▸ **WHAT IS EXPECTED**: Down to the last line, set down the material below exactly, excluding pictures.
>>>>
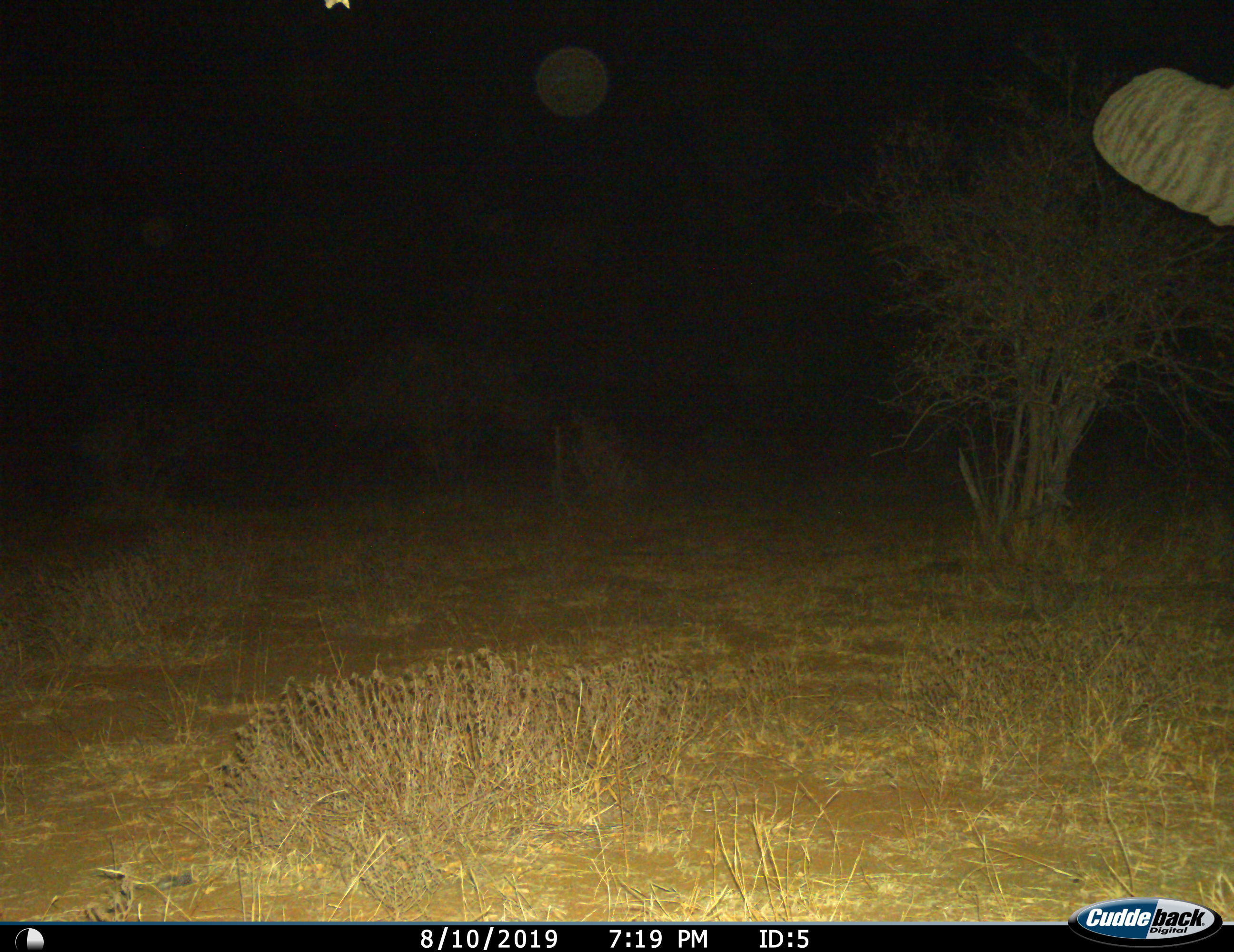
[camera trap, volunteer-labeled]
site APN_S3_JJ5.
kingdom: Animalia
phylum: Chordata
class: Mammalia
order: Proboscidea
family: Elephantidae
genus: Loxodonta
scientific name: Loxodonta africana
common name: african bush elephant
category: elephant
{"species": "elephant (african bush elephant) (Loxodonta africana)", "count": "1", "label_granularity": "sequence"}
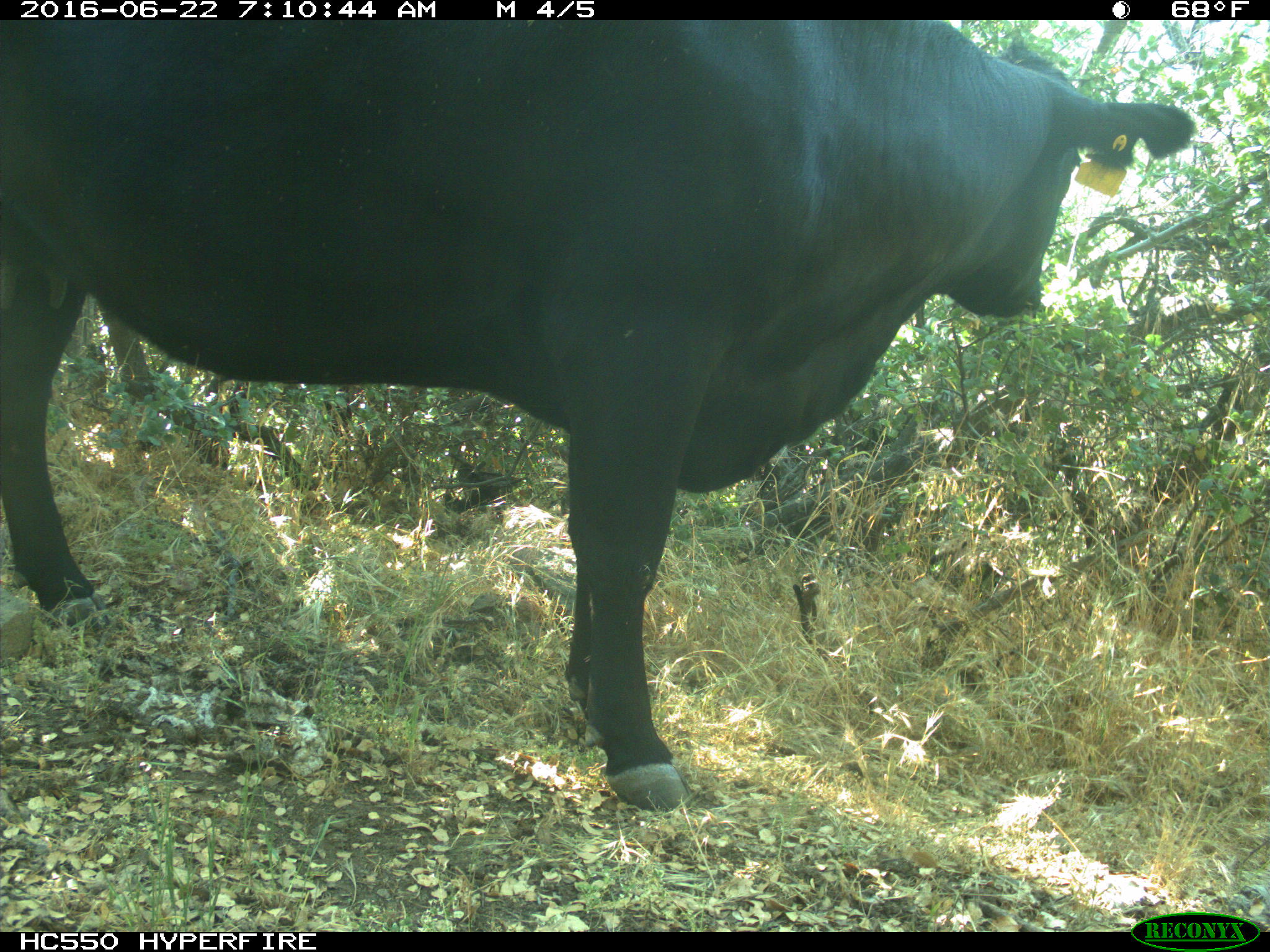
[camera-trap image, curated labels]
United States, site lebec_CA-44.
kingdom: Animalia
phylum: Chordata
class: Mammalia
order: Artiodactyla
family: Bovidae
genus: Bos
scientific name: Bos taurus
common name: domestic cow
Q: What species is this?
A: Bos taurus (domestic cow).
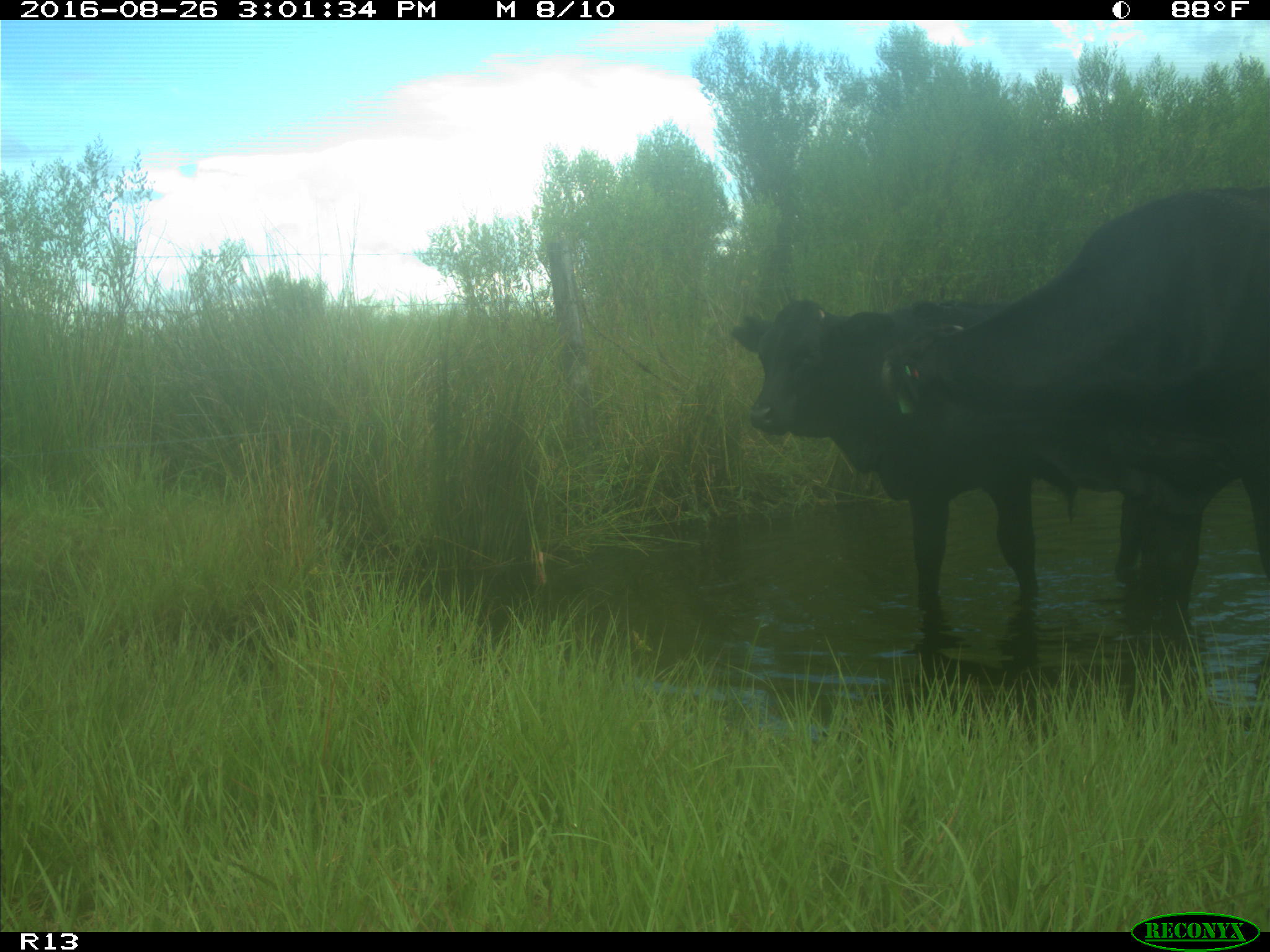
<<<<
▸ **TASK RESPONSE**:
[camera trap, volunteer-labeled]
site APN_S3_JJ5.
kingdom: Animalia
phylum: Chordata
class: Mammalia
order: Proboscidea
family: Elephantidae
genus: Loxodonta
scientific name: Loxodonta africana
common name: african bush elephant
category: elephant
{"species": "elephant (african bush elephant) (Loxodonta africana)", "count": "1", "label_granularity": "sequence"}
[camera-trap image, curated labels]
United States, site lebec_CA-44.
kingdom: Animalia
phylum: Chordata
class: Mammalia
order: Artiodactyla
family: Bovidae
genus: Bos
scientific name: Bos taurus
common name: domestic cow
Q: What species is this?
A: Bos taurus (domestic cow).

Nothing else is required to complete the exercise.